Estratto della fonte
Importanti restauri furono effettuati, per volontà del cardinale Francis Joseph Spellman (1889-1967), tra il 1950 e il 1952, durante i quali venne ripristinata la facciata paleocristiana, il portico, il monastero e il campanile e condotto lo scavo dei resti del Tempio del Divo Claudio (I secolo d.C.) sotto il complesso.
La chiesa attualmente è luogo sussidiario di culto della parrocchia di Santa Maria in Domnica alla Navicella e il monastero adiacente è sede della curia generalizia della Congregazione della Passione di Gesù Cristo.
Titolo cardinalizio
La chiesa è sede del titolo cardinalizio di Santi Giovanni e Paolo istituito nel V secolo: l'attuale titolare è il cardinale Jozef De Kesel.
Descrizione
Esterno
Facciata e portico
Il portico, costruito nella metà del XII secolo, è sorretto da otto colonne (tre di granito rosso, tre di granito bigio e due di marmo tasio); i capitelli sono ionici (medioevali) e corinzi. Sull'architrave corre la seguente iscrizione:
(LA) | (IT) | ||||
« | PRESBITER ECCLESI(a)E ROMAN(a)E RITE JOHANNES / H(a)EC ANIMI VOTO DONA VOVENDA DEDIT / MARTYRIBUS CHRISTI PAULO PARITERQUE LO(h)ANNI PASSIO QUOS EADEM CONTULIT ESSE PARES. » | « | Il presbitero Giovanni, secondo il rito della chiesa romana, dedicando questi doni alla preghiera dell'anima, dedicò ai martiri di Cristo Paolo e Giovanni che la medesima sofferenza li condusse a essere uniti » |
Sul muro a destra, sopra la bifora, è visibile lo stemma dipinto del cardinale Matteo Orsini (†1340), titolare della chiesa dal 1327 al 1338.

Dati estratti
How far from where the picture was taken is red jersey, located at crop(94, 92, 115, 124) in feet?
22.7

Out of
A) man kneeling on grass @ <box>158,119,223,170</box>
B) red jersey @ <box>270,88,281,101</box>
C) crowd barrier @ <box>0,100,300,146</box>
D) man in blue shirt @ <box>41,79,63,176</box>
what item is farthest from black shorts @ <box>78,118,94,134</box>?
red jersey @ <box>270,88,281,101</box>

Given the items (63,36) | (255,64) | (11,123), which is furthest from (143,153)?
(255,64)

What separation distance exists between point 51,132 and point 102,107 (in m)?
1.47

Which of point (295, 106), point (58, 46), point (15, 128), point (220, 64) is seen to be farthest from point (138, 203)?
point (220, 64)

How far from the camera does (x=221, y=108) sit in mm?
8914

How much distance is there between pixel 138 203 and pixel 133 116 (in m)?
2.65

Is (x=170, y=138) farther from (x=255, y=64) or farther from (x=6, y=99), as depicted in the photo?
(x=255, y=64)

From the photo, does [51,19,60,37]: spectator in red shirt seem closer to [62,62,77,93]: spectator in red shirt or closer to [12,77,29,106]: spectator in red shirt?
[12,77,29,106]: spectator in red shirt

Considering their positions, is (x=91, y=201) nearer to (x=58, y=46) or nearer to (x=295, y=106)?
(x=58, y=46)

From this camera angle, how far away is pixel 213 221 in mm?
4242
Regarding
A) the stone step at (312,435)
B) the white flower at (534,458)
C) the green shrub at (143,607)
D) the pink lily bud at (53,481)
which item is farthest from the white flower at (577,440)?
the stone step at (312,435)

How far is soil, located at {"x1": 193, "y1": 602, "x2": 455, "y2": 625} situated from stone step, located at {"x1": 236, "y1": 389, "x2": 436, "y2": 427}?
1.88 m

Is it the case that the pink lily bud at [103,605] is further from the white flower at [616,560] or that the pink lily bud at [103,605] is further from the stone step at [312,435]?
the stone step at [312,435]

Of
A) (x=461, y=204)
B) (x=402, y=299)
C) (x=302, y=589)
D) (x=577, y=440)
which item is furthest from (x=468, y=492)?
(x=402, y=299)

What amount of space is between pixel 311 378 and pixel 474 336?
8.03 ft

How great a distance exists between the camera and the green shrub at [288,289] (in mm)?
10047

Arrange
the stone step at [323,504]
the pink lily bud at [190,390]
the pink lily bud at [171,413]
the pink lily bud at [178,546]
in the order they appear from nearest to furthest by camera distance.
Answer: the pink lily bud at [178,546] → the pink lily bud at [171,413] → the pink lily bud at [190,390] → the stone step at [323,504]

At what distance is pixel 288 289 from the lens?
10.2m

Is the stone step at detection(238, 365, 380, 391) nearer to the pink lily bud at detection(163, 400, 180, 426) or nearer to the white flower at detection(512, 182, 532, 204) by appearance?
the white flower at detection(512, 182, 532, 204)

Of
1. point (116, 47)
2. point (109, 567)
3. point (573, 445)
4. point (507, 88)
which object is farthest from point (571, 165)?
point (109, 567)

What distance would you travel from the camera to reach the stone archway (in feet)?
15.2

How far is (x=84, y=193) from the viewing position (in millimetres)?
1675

Le tue istruzioni
Nel brano sulla chiesa dei Santi Giovanni e Paolo, riporta il passo da "Descrizione" a "1327 al 1338." cambiando "granito bigio" in "granito grigio". I record non hanno alcun legame con il brano.

Risposta corretta
Descrizione
Esterno
Facciata e portico
Il portico, costruito nella metà del XII secolo, è sorretto da otto colonne (tre di granito rosso, tre di granito grigio e due di marmo tasio); i capitelli sono ionici (medioevali) e corinzi. Sull'architrave corre la seguente iscrizione:
(LA) | (IT) | ||||
« | PRESBITER ECCLESI(a)E ROMAN(a)E RITE JOHANNES / H(a)EC ANIMI VOTO DONA VOVENDA DEDIT / MARTYRIBUS CHRISTI PAULO PARITERQUE LO(h)ANNI PASSIO QUOS EADEM CONTULIT ESSE PARES. » | « | Il presbitero Giovanni, secondo il rito della chiesa romana, dedicando questi doni alla preghiera dell'anima, dedicò ai martiri di Cristo Paolo e Giovanni che la medesima sofferenza li condusse a essere uniti » |
Sul muro a destra, sopra la bifora, è visibile lo stemma dipinto del cardinale Matteo Orsini (†1340), titolare della chiesa dal 1327 al 1338.